Last month, fast-stepping hotelman Conrad Hilton was buttonholed by the Puerto Rico Development Co., a government-backed organization. The Puerto Ricans wanted Connie Hilton to run a new beach hotel in tropical San Juan. Hilton was flattered, but wanted "an intelligent deal." Last week he had it.
The deal calls for the Development Co. to spend about $3 million building and furnishing a lavish ten-story, 300-room hotel, all air-conditioned. When it opens (tentative date: mid-1948), Hilton will take over. All he has to put up is enough cash to buy linen, dishes, pay and train the staff, cover operating expenses. In return, he will get one-third of the profits. Hilton will stand any losses, but nobody expects any. Puerto Rico is already short of hotel rooms, hopes soon to be doing a booming tourist business.
With the signing of this deal, Connie Hilton wound up a year-end whirl which had added Nos. 13, 14 and 15 to his $80,000,000 chain.

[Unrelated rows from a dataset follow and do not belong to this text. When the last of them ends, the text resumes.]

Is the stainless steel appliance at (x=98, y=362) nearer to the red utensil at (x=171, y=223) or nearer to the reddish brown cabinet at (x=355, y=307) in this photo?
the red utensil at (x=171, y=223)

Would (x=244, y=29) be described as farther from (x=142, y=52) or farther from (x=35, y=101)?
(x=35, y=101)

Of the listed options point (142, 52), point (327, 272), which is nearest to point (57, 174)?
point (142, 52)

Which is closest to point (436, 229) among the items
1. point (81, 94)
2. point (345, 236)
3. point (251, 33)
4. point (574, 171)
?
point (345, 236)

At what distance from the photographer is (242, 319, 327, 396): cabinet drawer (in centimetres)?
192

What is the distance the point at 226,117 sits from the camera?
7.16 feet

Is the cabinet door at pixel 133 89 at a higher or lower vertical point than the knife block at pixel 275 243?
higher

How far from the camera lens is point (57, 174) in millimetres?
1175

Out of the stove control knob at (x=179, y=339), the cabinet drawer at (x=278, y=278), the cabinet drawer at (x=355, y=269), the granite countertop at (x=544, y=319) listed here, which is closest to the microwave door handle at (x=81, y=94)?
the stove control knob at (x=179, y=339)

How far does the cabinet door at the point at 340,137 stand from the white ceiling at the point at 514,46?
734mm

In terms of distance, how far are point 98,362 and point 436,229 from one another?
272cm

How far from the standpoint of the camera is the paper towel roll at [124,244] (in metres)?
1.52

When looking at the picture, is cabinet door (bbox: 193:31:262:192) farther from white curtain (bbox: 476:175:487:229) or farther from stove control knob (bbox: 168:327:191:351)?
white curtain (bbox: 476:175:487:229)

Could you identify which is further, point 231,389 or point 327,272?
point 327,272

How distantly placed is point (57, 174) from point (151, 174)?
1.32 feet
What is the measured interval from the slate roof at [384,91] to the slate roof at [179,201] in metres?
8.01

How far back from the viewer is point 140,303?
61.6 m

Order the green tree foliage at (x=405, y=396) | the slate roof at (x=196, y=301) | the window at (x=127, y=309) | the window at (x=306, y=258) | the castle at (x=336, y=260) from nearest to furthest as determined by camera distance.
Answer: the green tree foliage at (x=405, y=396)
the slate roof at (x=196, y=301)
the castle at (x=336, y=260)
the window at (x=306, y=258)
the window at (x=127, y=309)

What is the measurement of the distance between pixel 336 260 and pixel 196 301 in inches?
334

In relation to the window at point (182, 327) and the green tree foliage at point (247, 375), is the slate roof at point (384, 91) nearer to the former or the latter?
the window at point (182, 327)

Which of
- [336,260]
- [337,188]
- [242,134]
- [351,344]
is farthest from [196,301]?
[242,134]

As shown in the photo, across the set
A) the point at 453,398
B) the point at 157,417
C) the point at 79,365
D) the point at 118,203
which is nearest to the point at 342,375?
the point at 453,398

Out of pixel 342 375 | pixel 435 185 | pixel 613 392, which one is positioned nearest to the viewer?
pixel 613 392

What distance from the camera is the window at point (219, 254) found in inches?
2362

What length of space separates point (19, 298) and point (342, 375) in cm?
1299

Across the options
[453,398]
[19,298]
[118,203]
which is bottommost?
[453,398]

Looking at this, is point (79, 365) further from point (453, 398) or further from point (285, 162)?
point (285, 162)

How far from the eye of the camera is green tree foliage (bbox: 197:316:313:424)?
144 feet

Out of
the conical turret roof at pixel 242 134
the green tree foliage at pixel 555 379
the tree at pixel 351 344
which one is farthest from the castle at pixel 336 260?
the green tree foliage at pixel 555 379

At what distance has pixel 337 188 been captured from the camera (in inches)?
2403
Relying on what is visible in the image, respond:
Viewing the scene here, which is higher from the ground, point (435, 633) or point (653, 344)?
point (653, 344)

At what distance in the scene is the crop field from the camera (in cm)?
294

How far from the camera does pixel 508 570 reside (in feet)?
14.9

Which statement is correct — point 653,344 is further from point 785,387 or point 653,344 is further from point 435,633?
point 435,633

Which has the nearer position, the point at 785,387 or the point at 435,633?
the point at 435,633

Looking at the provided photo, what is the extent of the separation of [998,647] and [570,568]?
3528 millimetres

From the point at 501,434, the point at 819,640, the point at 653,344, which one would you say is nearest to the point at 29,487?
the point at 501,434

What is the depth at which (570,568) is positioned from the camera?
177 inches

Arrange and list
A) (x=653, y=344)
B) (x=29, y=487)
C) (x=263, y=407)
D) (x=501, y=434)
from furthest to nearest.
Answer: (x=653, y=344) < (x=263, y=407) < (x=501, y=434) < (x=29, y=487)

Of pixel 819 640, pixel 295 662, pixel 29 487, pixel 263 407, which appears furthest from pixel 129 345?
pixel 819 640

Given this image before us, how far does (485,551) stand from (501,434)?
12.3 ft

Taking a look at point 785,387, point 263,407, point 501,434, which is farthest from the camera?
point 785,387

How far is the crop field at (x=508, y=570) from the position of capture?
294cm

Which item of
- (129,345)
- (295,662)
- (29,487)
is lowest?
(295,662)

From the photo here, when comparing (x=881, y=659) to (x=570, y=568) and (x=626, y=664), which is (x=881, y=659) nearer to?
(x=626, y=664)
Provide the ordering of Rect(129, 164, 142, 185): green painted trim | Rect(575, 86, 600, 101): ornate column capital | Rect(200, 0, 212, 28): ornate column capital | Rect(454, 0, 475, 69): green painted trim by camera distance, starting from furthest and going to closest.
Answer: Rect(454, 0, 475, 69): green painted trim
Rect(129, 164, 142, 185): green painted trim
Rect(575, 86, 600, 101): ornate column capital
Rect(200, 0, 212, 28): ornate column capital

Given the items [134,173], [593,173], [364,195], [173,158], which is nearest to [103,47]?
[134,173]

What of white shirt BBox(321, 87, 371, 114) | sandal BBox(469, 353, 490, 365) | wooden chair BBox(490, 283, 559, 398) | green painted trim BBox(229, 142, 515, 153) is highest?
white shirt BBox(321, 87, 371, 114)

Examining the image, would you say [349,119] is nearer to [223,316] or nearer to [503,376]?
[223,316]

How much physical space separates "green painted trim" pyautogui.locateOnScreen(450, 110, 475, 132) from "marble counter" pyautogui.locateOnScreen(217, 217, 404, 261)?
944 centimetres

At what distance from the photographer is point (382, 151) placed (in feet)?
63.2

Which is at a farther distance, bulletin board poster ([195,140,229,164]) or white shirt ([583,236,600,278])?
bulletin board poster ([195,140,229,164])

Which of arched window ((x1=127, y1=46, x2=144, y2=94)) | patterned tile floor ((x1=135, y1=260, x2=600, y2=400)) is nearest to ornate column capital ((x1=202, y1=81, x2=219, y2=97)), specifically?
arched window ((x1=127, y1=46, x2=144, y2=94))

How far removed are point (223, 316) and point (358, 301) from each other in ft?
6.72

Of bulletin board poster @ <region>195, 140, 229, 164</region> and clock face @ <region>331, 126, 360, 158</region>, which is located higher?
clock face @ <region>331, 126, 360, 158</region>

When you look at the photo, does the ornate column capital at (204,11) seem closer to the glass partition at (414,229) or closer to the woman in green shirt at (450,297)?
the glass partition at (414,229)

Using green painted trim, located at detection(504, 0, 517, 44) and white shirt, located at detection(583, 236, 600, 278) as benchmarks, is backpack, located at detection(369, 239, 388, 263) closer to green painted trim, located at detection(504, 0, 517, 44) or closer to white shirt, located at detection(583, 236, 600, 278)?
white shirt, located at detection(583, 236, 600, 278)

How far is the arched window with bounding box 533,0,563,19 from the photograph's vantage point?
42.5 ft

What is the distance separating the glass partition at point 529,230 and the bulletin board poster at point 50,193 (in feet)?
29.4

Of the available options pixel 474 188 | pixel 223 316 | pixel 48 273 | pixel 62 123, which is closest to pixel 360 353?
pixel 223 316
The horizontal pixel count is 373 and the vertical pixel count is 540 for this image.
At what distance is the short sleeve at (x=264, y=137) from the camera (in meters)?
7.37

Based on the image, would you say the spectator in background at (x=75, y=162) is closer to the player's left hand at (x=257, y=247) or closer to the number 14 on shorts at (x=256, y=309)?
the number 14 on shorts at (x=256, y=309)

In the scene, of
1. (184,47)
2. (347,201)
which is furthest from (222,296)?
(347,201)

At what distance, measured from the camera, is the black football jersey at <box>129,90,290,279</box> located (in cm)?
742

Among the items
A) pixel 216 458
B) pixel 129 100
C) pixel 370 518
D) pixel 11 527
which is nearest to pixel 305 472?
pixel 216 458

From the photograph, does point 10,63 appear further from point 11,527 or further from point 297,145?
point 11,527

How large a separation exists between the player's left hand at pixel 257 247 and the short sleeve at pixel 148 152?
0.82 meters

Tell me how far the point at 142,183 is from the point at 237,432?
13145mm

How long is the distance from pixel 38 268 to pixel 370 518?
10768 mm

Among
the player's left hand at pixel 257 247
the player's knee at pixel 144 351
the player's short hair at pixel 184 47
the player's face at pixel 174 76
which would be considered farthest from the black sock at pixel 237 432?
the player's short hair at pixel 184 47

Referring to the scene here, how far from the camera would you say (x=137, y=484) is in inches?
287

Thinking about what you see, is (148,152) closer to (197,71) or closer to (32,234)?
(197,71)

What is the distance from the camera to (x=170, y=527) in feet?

Number 14 was Washington's Mayflower, which, although only 21 years old, is already rich with political legend. To get the 1,000-room Mayflower, Connie Hilton paid $2.6 million to Philadelphia's Donner Estates for a controlling bloc (200,000 shares) of the hotel's common stock. With the stock came a sorry financial history. Allen E. Walker, oldtime Washington real-estate man who started to build the Mayflower, lost it in a mortgage deal before he got through putting the basement in. Finally completed at a cost of $13 million by the mortgage-holder, William J. Moore, it went into receivership in 1931. In 1940 the Donner Estates picked up the hotel and its mortgage for 12-c- on the dollar. But lately the Mayflower has been grinding out tidy profits as regularly as it has had to say "Sorry, sir, no rooms left." Its estimated 1946. net: $400,000.
Number 15 was Columbus' Neil House, called "the little Capitol of Ohio" (it's right across High Street from the real Capitol building), also crusty with political legend. Here William Henry Harrison made his headquarters in the "Tippecanoe and Tyler Too" campaign of 1840; William McKinley lived there as governor. Other guests: Charles Dickens, Jenny Lind, Daniel Webster, Horace Greeley. The present structure, fourth on the same site, was built in 1923, has 700 rooms. It does an annual business of more than $2,000,000--which is just what Connie Hilton paid for it.